His only oasis in this static and frustrated wilderland was given to him by Lord Callindrill and his wife, Faer. One day, Callindrill took the Unbeliever to his private quarters beyond the floor-lit courtyard, and there Faer provided him with a meal which almost made him forget his plight. She was a hale Stonedownor woman with a true gift for hospitality. Perhaps he would have been able to forget-but she studied the old suru-pa-maerl craft, as Lena had done, and that evoked too many painful memories in him. He did not visit long with Faer and her husband.
Yet before he left, Callindrill had explained to him some of the oddness of his current position in Revelstone. The High Lord had summoned him, Callindrill said, when the Council had agreed that the war could begin at any moment, when any further postponement of the call might prove fatal. But Warmark Troy’s battle plans could not be launched until he knew which of two possible assault routes Lord Foul’s army would take. Until the Warmark received clear word from his scouts, he could not afford to commit his Eowards. If he risked a guess, and guessed wrong, disaster would result. So Covenant had been urgently summoned, and yet now was left to himself, with no demands upon him.
In addition, the Lord went on, there was another reason why he had been summoned at a time which now appeared to have been premature. Warmark Troy had argued urgently for the summons. This surprised Covenant until Callindrill explained Troy’s reasoning. The Warmark had believed that Lord Foul would be able to detect the summons. So by means of Covenant’s call Troy had hoped to put pressure on the Despiser, force him, because of his fear of the wild magic, to launch his attack before he was ready. Time favored Lord Foul because his war resources far surpassed those of the Council, and if he prepared long enough he might well field an army that no Warward could defeat. Troy hoped that the ploy of summoning Covenant would make the Despiser cut his preparations short.
Lastly, Callindrill explained in a gentle voice, High Lord Elena and Lord Mhoram were in fact evading the Unbeliever. Covenant had not asked that question, but Callindrill seemed to divine some of the causes of his frustration. Elena and Mhoram, each in their separate ways, felt so involved in Covenant’s dilemma that they stayed away from him in order to avoid aggravating his distress. They sensed, said Callindrill, that he found their personal appeals more painful than any other.
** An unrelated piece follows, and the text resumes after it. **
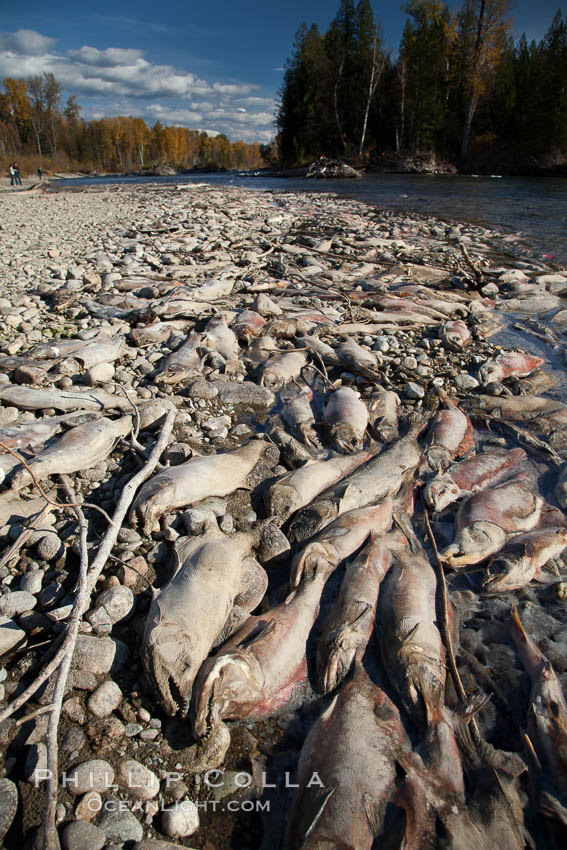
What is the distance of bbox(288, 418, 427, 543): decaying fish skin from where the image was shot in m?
3.21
The possibility that he might go to Seareach had jolted Elena. And Mhoram was consumed by his work on the krill. Until the war bereft them of choice, they refrained as much as possible from imposing upon him.
Well, Troy warned me, Covenant muttered to himself as he left Callindrill and Faer. He said that they’re scrupulous. After a moment, he added sourly, I would be better off if all these people would stop trying to do me favors.
Yet he was grateful to Faer and her husband. Their companionly gestures helped him to get through the next few days, helped him to keep the vertiginous darkness at bay.
He felt that he was rotting inside, but he was not going mad.